═══ DATA

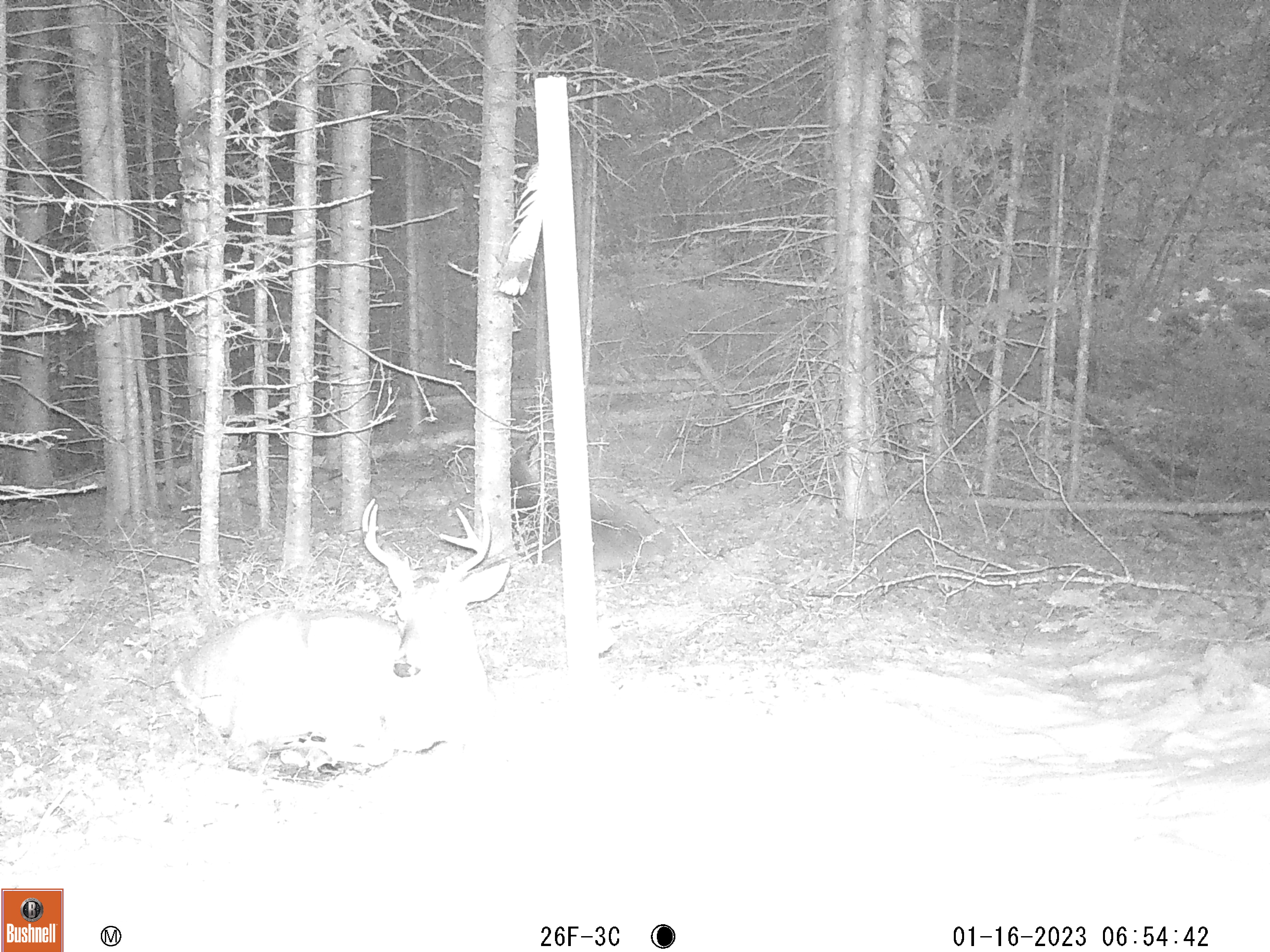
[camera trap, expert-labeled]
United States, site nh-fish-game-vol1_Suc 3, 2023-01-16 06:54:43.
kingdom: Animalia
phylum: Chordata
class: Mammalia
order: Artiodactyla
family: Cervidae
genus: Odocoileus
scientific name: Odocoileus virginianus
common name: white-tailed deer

══════
═══ DATA

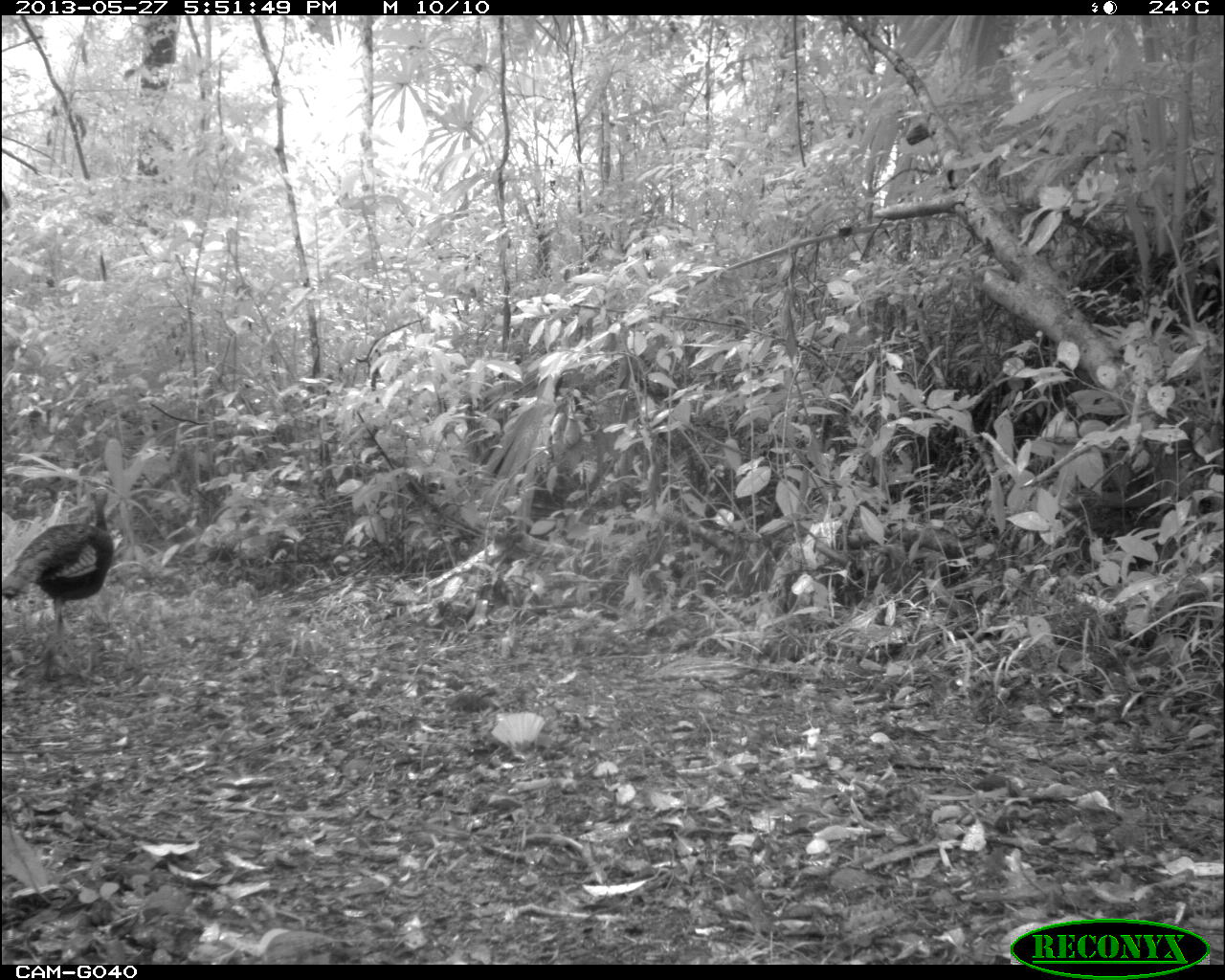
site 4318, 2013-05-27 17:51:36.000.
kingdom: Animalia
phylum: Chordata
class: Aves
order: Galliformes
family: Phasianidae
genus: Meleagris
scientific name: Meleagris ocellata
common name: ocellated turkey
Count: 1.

══════
═══ DATA

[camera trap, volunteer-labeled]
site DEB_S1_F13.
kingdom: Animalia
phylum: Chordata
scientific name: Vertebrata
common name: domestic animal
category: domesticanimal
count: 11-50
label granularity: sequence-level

══════

Copy out only the lines above from the one with "scientific name: Vertebrata" to the one with "label granularity: sequence-level", inclusive, exactly as they stand.

scientific name: Vertebrata
common name: domestic animal
category: domesticanimal
count: 11-50
label granularity: sequence-level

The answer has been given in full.